We have multiple MFP printers that we use to scan documents into an SMB share. Next year, we're migrating to Chrome OS, so I'd rather not have two sets of credentials (one for G Suite, one for Active Directory for the SMB share), so I'm experimenting and found that I could just have an SMB share that Rclone routinely checks and moves files from their to their respective locations in Google Drive. The only problem I'm having so far, is that Rclone is uploading a copy while the file is in use - is there a way I can tell Rclone NOT to try moving a file if it's in use by another process? I do not want scans being uploaded partially before the scanner is finished writing the file.
Thank you!
What is your rclone version (output from rclone version)
That means the file wasn't in use the time is being copied.
An example would be like this:
C:\Users\earlt\Downloads\rclone-v1.53.3-windows-amd64>rclone copy blah.txt GD: -vv
2020/12/10 14:05:14 DEBUG : rclone: Version "v1.53.3" starting with parameters ["rclone" "copy" "blah.txt" "GD:" "-vv"]
2020/12/10 14:05:14 DEBUG : Creating backend with remote "blah.txt"
2020/12/10 14:05:14 DEBUG : Using config file from "C:\\Users\\earlt\\.config\\rclone\\rclone.conf"
2020/12/10 14:05:14 DEBUG : fs cache: adding new entry for parent of "blah.txt", "//?/C:/Users/earlt/Downloads/rclone-v1.53.3-windows-amd64"
2020/12/10 14:05:14 DEBUG : Creating backend with remote "GD:"
2020/12/10 14:05:14 DEBUG : blah.txt: Need to transfer - File not found at Destination
2020/12/10 14:05:14 ERROR : blah.txt: Failed to copy: failed to open source object: The process cannot access the file because it is being used by another process.

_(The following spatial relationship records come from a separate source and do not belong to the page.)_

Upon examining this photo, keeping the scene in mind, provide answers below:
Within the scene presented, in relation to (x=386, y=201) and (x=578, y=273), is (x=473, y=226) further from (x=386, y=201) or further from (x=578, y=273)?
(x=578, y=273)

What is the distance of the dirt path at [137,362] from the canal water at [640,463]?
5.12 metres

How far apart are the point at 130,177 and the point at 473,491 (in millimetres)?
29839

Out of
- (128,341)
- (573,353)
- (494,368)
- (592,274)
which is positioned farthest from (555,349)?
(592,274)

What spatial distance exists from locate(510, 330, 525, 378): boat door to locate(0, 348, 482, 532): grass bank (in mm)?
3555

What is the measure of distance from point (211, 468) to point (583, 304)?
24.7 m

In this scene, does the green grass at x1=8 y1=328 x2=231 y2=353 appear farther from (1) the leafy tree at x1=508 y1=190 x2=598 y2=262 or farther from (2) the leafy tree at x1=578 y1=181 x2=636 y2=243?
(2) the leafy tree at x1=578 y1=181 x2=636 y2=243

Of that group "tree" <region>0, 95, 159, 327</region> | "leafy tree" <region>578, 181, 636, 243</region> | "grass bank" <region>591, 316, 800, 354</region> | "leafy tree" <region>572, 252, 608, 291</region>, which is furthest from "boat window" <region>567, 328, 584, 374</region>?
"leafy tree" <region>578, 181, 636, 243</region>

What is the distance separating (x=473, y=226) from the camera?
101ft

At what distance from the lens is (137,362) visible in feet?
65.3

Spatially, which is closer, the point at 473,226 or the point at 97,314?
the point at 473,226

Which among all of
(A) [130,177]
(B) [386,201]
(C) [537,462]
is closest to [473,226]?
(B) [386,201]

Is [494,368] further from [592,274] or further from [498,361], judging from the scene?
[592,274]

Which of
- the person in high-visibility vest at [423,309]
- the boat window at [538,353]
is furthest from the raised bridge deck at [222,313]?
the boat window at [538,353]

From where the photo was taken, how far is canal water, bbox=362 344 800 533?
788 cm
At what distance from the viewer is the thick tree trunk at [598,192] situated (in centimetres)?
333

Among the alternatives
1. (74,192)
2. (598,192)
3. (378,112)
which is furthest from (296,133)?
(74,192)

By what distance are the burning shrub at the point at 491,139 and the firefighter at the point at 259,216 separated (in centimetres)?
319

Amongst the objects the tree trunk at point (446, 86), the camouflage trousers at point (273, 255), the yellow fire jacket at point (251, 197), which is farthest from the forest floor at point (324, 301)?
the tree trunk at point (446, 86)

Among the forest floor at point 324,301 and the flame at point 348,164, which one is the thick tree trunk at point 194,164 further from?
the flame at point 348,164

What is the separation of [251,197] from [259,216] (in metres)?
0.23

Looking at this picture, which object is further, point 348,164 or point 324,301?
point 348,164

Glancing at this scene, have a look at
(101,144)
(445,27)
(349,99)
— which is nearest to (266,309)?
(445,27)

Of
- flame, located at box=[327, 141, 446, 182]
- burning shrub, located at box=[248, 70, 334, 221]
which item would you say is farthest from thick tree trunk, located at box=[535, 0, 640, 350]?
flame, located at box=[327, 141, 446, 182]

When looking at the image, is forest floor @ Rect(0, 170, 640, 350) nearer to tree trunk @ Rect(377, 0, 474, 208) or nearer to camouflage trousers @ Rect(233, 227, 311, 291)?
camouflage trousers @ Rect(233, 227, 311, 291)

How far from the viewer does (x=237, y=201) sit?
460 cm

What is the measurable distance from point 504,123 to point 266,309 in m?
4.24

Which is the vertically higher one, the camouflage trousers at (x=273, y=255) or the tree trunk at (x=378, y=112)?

2020/12/10 14:05:14 ERROR : Attempt 1/3 failed with 1 errors and: failed to open source object: The process cannot access the file because it is being used by another process.
2020/12/10 14:05:15 DEBUG : blah.txt: Need to transfer - File not found at Destination
2020/12/10 14:05:15 ERROR : blah.txt: Failed to copy: failed to open source object: The process cannot access the file because it is being used by another process.
2020/12/10 14:05:15 ERROR : Attempt 2/3 failed with 1 errors and: failed to open source object: The process cannot access the file because it is being used by another process.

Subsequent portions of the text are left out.